ReduceLROnPlateau¶

class paddle.callbacks. ReduceLROnPlateau ( monitor='loss', factor=0.1, patience=10, verbose=1, mode='auto', min_delta=0.0001, cooldown=0, min_lr=0 ) [source]

Reduce learning rate when a metric of evaluation has stopped improving. Models often benefit from reducing the learning rate by a factor of 2-10 once learning stagnates. This callback monitors a quantity and if no improvement is seen for a ‘patience’ number of epochs, the learning rate is reduced.

Parameters

monitor (str, optional) – Quantity to be monitored. Default: ‘loss’.
factor (float, optional) – factor by which the learning rate will be reduced. new_lr = lr * factor. Default: 0.1.
patience (int, optional) – Number of epochs with no improvement after which learning rate will be reduced. Default: 10.
verbose (int, optional) – The verbosity mode. 0: quiet, 1: update messages. Default: 1.
mode (str, optional) – one of {‘auto’, ‘min’, ‘max’}. In ‘min’ mode, the learning rate will be reduced when the quantity monitored has stopped decreasing. In ‘max’ mode, learning rate will reduce until monitored quantity stops increasing. In ‘auto’ mode, exact mode can be inferred by the name of monitor. If ‘acc’ in monitor, the mode will be considered as ‘max’, otherwise the mode will be set to ‘min’. Default: ‘auto’.
min_delta (int|float, optional) – threshold for measuring the new optimum, to only focus on significant changes. Default: 0.
cooldown (int, optional) – number of epochs to wait before resuming normal operation after lr has been reduced. Default: 0.
min_lr (float, optional) – lower bound on the learning rate.
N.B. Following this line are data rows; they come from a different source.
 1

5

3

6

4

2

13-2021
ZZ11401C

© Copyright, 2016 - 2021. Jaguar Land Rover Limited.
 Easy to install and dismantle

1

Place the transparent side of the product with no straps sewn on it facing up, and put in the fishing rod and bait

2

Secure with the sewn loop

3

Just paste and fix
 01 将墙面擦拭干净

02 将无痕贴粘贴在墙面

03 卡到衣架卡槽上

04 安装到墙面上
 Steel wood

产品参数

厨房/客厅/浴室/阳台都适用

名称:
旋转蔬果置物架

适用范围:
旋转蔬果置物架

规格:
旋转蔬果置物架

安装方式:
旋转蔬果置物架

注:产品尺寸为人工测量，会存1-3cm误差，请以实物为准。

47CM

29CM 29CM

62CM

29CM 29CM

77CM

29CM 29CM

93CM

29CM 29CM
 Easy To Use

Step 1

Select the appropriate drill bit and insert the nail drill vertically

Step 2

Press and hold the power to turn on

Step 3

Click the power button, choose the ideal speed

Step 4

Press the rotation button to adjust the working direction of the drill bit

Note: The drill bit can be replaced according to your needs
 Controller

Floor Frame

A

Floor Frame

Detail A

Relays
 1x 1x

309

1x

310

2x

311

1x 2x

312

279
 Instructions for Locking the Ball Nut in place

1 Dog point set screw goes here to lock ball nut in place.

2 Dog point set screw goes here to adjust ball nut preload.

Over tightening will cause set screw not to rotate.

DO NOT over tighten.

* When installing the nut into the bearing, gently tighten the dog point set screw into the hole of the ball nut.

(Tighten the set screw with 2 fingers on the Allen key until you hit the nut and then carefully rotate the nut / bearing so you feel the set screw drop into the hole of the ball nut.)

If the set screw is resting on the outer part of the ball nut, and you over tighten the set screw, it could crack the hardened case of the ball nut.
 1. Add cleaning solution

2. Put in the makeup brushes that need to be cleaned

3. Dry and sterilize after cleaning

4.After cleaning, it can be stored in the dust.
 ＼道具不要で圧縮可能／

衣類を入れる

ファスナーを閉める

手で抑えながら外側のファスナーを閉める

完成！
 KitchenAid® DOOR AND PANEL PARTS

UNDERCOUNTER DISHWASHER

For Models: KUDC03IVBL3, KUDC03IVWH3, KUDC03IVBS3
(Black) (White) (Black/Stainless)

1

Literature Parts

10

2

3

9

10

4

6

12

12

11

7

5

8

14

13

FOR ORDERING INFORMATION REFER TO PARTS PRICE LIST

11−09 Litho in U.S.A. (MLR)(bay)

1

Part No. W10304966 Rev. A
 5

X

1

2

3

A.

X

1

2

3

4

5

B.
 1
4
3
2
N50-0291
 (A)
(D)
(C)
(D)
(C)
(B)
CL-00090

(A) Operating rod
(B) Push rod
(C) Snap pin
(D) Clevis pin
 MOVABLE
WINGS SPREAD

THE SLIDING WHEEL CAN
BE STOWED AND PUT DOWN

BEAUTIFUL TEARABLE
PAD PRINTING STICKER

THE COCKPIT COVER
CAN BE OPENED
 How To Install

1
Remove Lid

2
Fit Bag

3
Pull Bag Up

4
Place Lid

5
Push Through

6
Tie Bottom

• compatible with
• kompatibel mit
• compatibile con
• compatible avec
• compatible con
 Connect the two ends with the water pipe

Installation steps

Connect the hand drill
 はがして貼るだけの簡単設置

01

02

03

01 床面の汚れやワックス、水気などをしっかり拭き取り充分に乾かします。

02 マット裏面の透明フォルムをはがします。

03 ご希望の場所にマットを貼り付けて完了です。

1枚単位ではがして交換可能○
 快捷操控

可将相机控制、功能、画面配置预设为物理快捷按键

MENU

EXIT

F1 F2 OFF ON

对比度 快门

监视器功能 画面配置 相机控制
Default: 0.

Examples

           >>> import paddle
>>> from paddle import Model
>>> from paddle.static import InputSpec
>>> from paddle.vision.models import LeNet
>>> from paddle.vision.datasets import MNIST
>>> from paddle.metric import Accuracy
>>> from paddle.nn.layer.loss import CrossEntropyLoss
>>> import paddle.vision.transforms as T
>>> sample_num = 200
>>> transform = T.Compose(
...      [T.Transpose(), T.Normalize([127.5], [127.5])])
>>> train_dataset = MNIST(mode='train', transform=transform)
>>> val_dataset = MNIST(mode='test', transform=transform)
>>> net = LeNet()
>>> optim = paddle.optimizer.Adam(
...     learning_rate=0.001, parameters=net.parameters())
>>> inputs = [InputSpec([None, 1, 28, 28], 'float32', 'x')]
>>> labels = [InputSpec([None, 1], 'int64', 'label')]
>>> model = Model(net, inputs=inputs, labels=labels)
>>> model.prepare(
...     optim,
...     loss=CrossEntropyLoss(),
...     metrics=[Accuracy()])
>>> callbacks = paddle.callbacks.ReduceLROnPlateau(patience=3, verbose=1)
>>> model.fit(train_dataset,
...             val_dataset,
...             batch_size=64,
...             log_freq=200,
...             save_freq=10,
...             epochs=20,
...             callbacks=[callbacks])

          

on_train_begin ( logs=None ) on_train_begin¶

Called at the start of training.

Parameters: logs (dict) – The logs is a dict or None.

on_eval_end ( logs=None ) on_eval_end¶

Called at the end of evaluation.

Parameters: logs (dict) – The logs is a dict or None. The logs passed by paddle.Model is a dict contains ‘loss’, metrics and ‘batch_size’ of last batch of validation dataset.